Throughout this entire (difficult) pregnancy his coping mechanism has been to use 'humour' to respond to my illness and complications which I find distressing.

He has told people that his job during the birth will be to apologise to all the staff I piss off because he knows I'm going to 'carry on' like no one else. I am very anxious about the birth and the baby being OK and I am being induced due to high blood pressure in 3 weeks or so at the latest as they don't want me to go past 38 weeks. I can't envisage a scenario where his presence does anything other than increase my anxiety and with an induction in particular I feel like his presence is likely to make it less likely to succeed and that I'll wind up having a c-section. I feel like there is a fair bit of projection going on in his head about my ability to cope with things. For example he won't give blood because he is needle and blood phobic, won't take our dogs to the vet (he had to run out of the room and nearly fainted a couple of years ago when he was present when the puppy had a vaccination), and I had to arrange for our dentist to anaesthetise him so he could finally get his teeth cleaned after years of avoiding the dentist because of the apparently unbearable pain of a hygienists visit.

On the flip side maybe he would pull it together and it is the birth of his much wanted child too - I am so conflicted because rationally I think I should put myself (and therefore the baby) first and do everything possible - including keeping my husband away - to maximise my chance of a successful induction but I think if he could manage to be supportive it might go a long way to healing some of the hurt. Sorry for long rant, would love advice and to know if anyone else thought their husband would bottle it and be useless (or worse) only to be surprised??

OP posts:
QOD · 08/07/2015 22:20

I never wanted dh there for similar reasons. He's so paranoid about how we are percieved that he'd have hated and tried to stop any shrieking etc. Childbirth always looked to be so potentially uncontrolled by the mum.
as it happens, neither of us were there as dd is a surrogate baby.
But yanbu

StrangeLookingParasite · 08/07/2015 22:33

He has told people that his job during the birth will be to apologise to all the staff I piss off because he knows I'm going to 'carry on' like no one else.

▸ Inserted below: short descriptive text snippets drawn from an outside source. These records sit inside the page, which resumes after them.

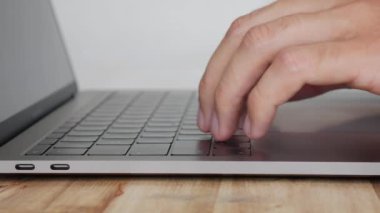 Erkek eller trackpad kullanın ve dizüstü bilgisayar klavye, ofis çalışmaları için kişisel bilgisayar kullanımı yazın. Closeup. 4k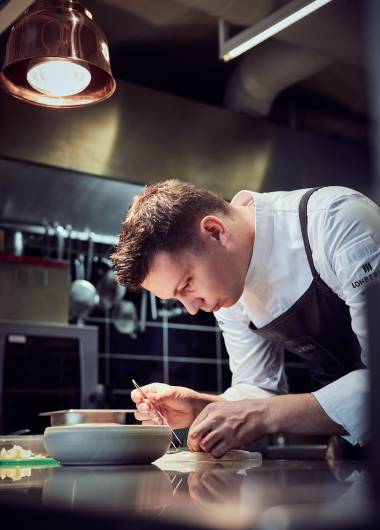 Hotel chef arranges the food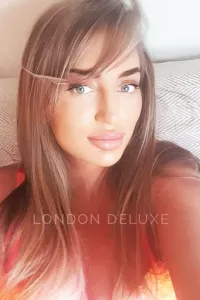 Selfie of London escort Anna wearing pink lingerie
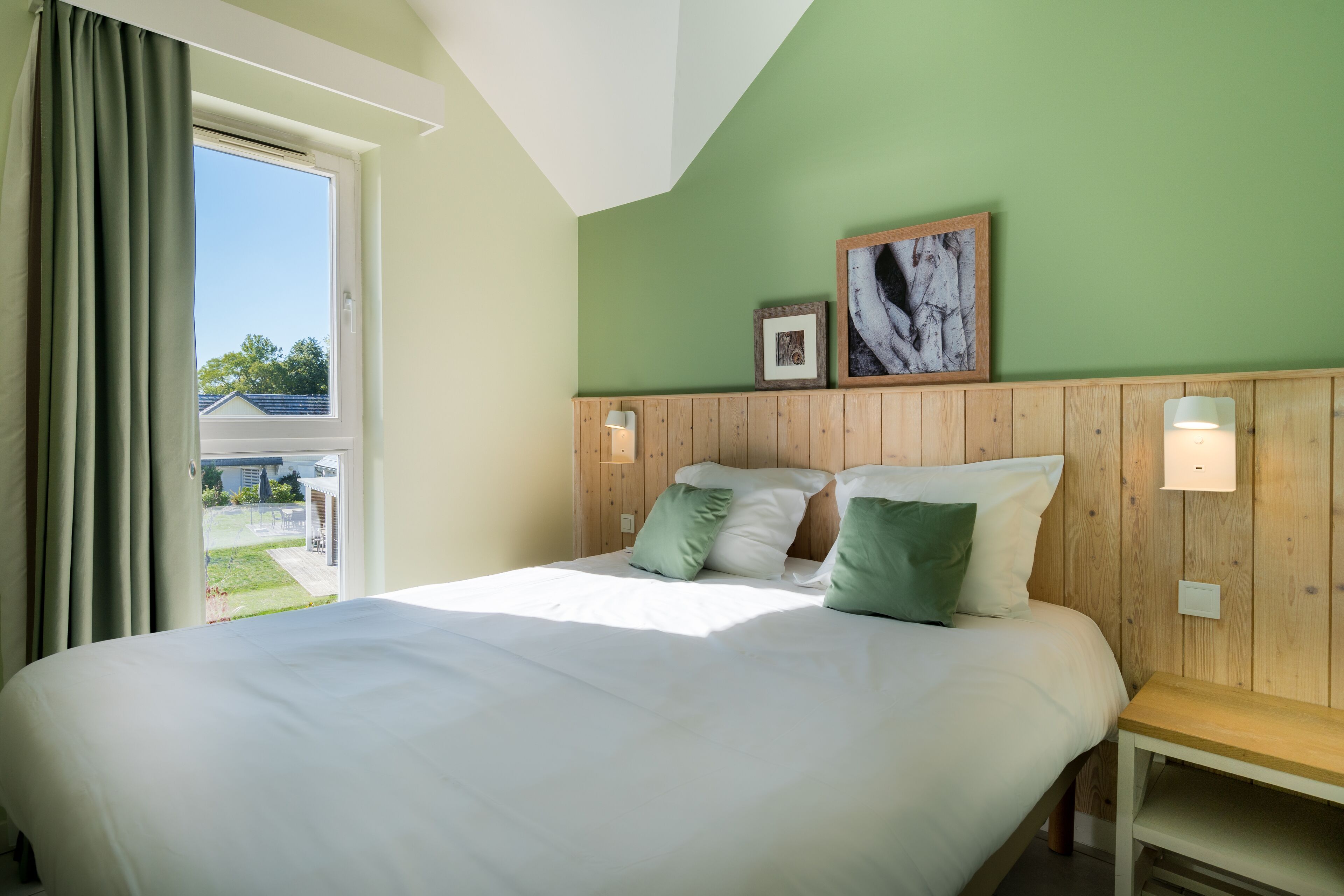 Quarto com cama grande, cabeceira de madeira e vista para um jardim pela janela.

This comment makes me want to reach down the internet and punch him in the face. He has no idea. Don't have him there.

Notgrumpyjustquiet · 08/07/2015 23:34

^ What Strange said. Decide what YOU want and insist (to your husband, your friends, family, the hospital staff, the whole lot of them) on getting it. And keep us posted OP, your labour is about what YOU need and we're all thinking of you.

Flowers
TheDowagerCuntess · 09/07/2015 06:25

I had a feeling as to how this thread would go.

You paint a picture of an absolute pig of a man, everyone comes on to express their complete horror over you being lumbered with such a specimen as a partner in life, let alone the in delivery suite...

...and then you come back to defend, retract ... and hopefully not disappear.

The birth is the tip of the iceberg, right? Flowers

Pumpkinpositive · 09/07/2015 08:20

What kind of father do you think this person is going to make, OP?

Will he be a kind, caring parent who comforts a stricken child through the invariables illnesses, accidents and upsets of childhood?

Or do you think your baby will end up copping the same attitude that you do?

It makes me really Sad for you both.